## Exercise aim
Return the data below in full and exactly, except that the pictures are dropped.

## Recorded data

== Segment start ==

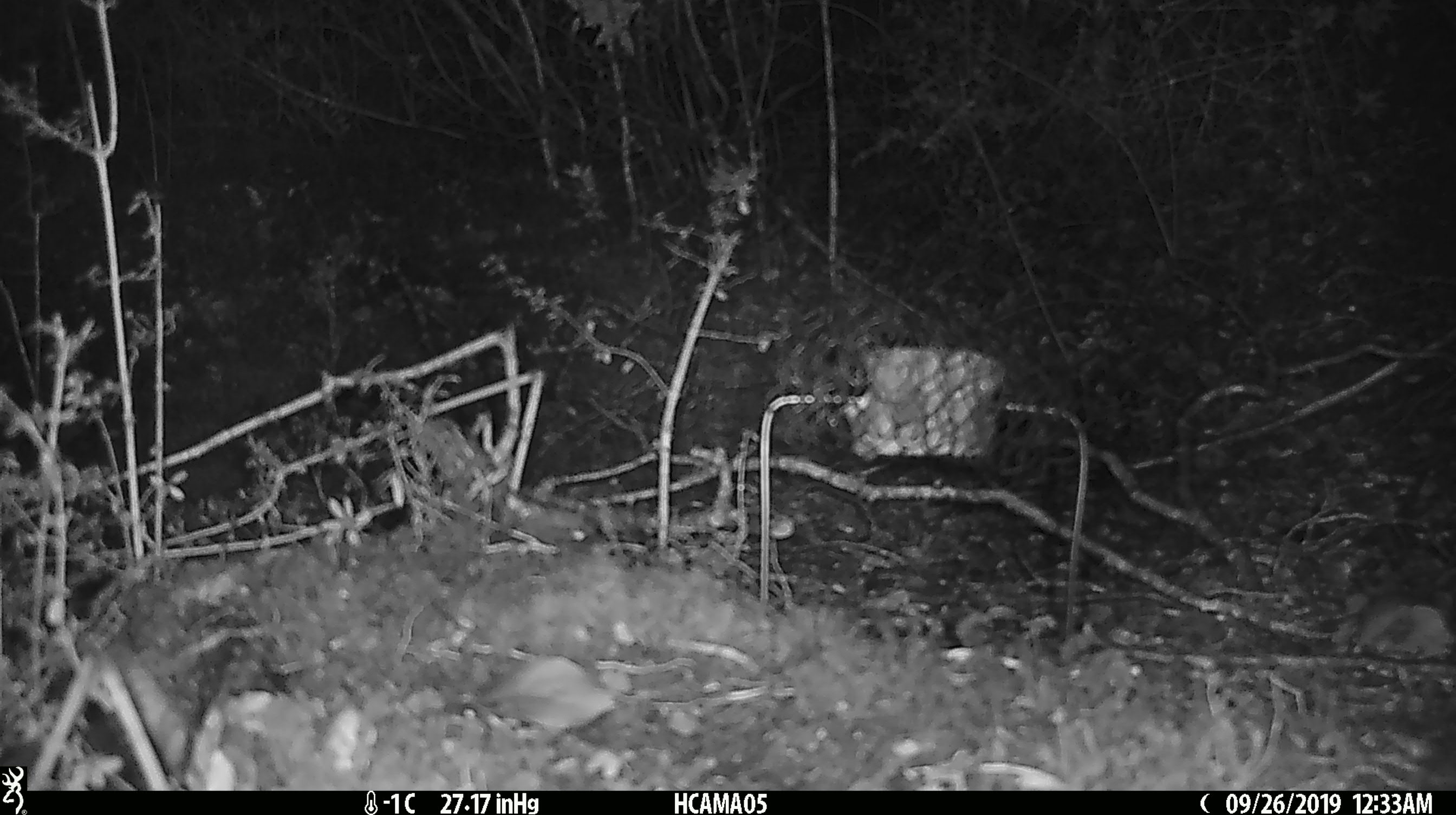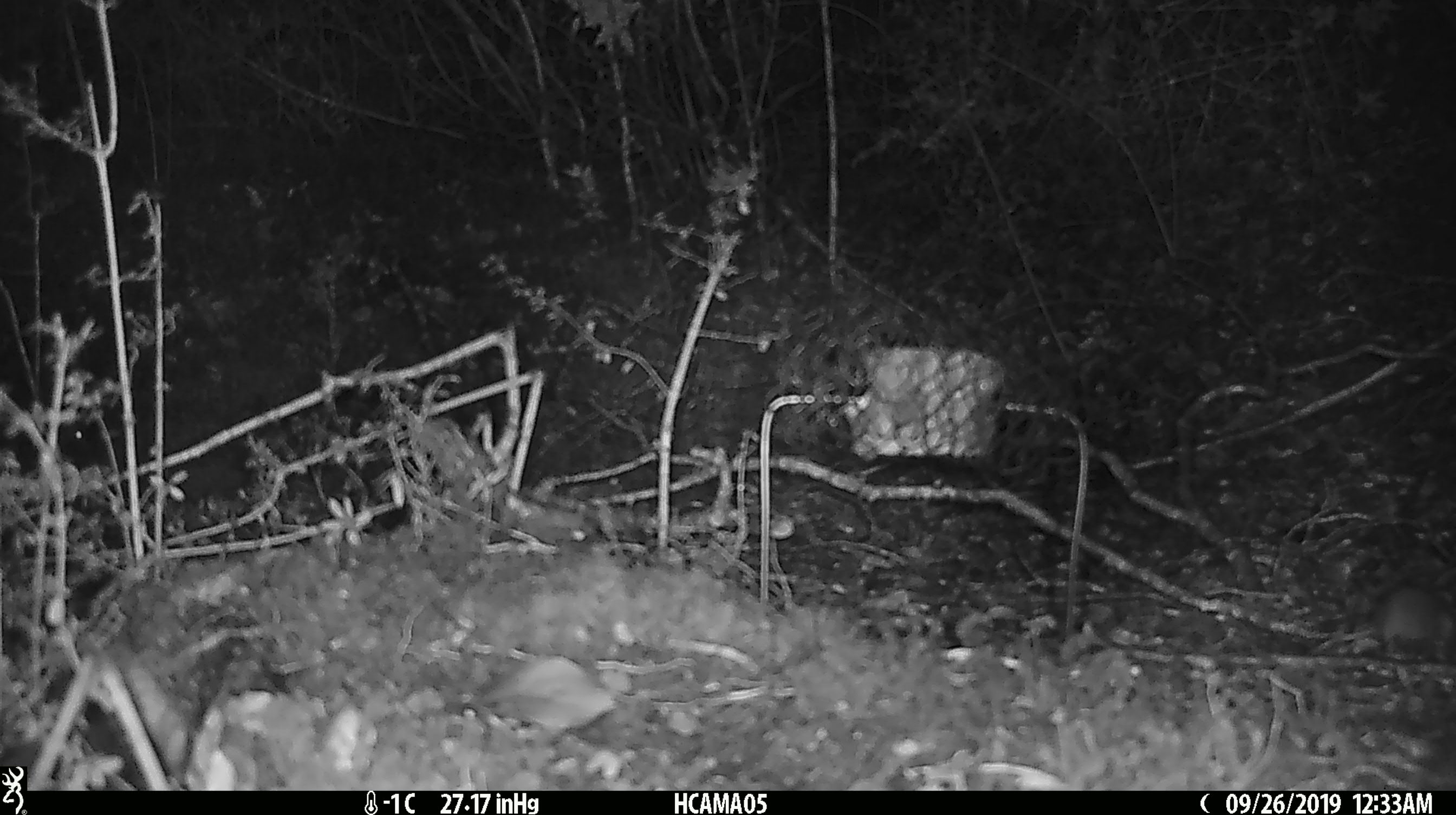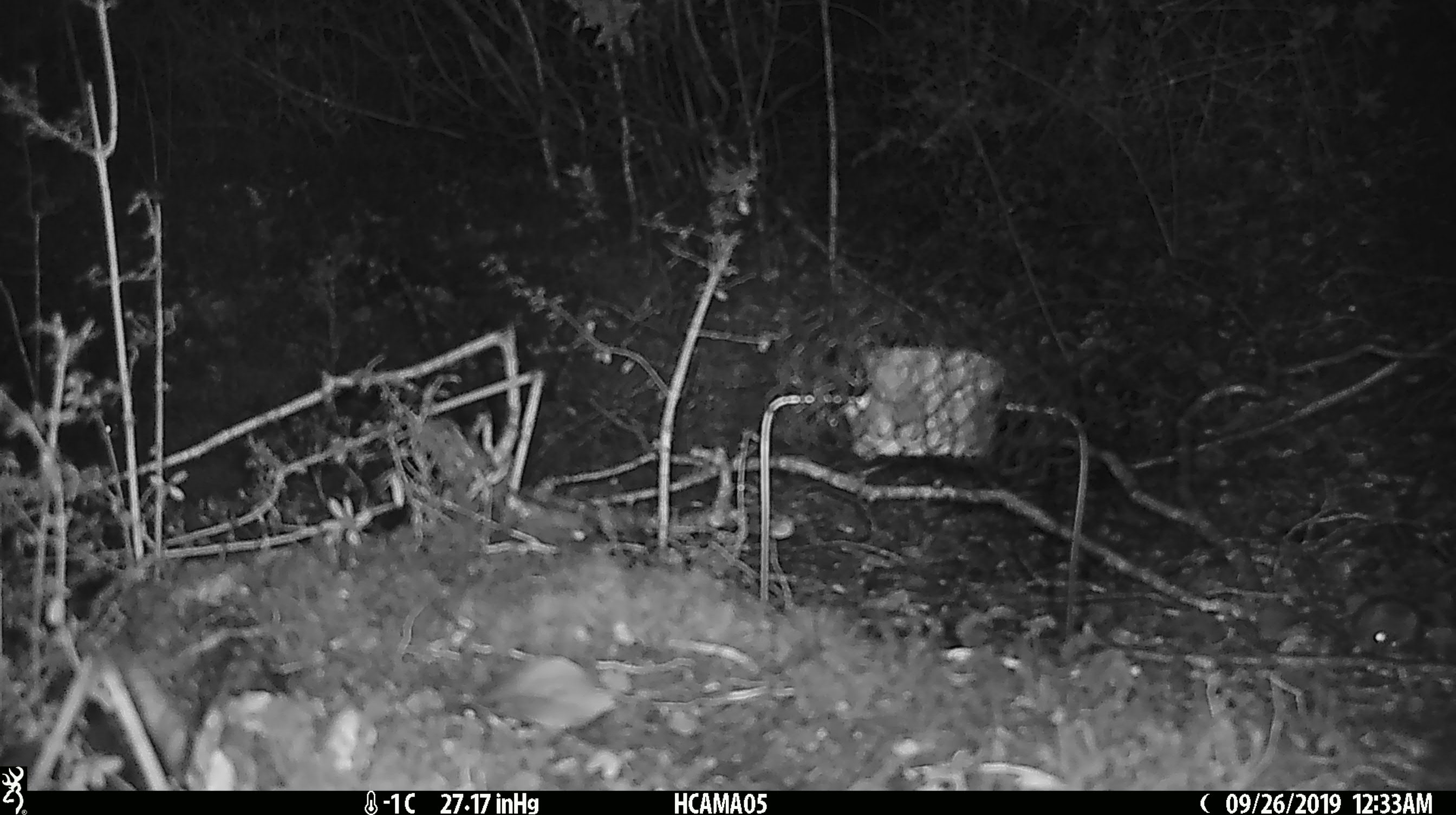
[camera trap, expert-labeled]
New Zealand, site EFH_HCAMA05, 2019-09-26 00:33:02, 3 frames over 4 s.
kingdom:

== Segment end ==

## Answer space
[camera trap, expert-labeled]
New Zealand, site EFH_HCAMA05, 2019-09-26 00:33:02, 3 frames over 4 s.
kingdom:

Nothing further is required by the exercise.